Records supplied.

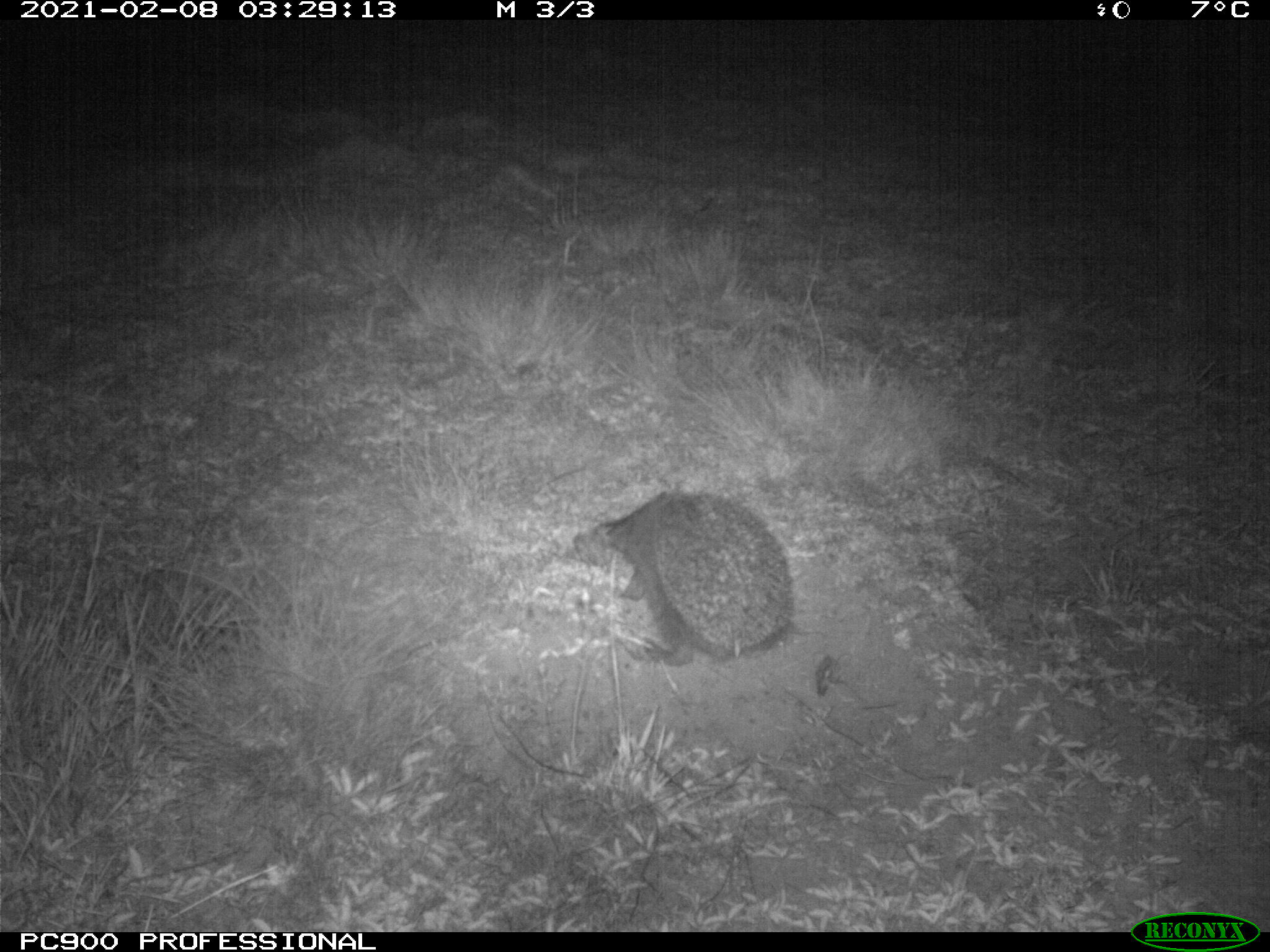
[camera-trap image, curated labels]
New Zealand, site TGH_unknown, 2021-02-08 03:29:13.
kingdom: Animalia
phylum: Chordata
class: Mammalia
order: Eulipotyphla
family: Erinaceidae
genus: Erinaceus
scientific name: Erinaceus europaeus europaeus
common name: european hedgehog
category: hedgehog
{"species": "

Instructions for the task.
Give the data above again in full and unchanged, skipping the pictures.

Answer box.
[camera-trap image, curated labels]
New Zealand, site TGH_unknown, 2021-02-08 03:29:13.
kingdom: Animalia
phylum: Chordata
class: Mammalia
order: Eulipotyphla
family: Erinaceidae
genus: Erinaceus
scientific name: Erinaceus europaeus europaeus
common name: european hedgehog
category: hedgehog
{"species": "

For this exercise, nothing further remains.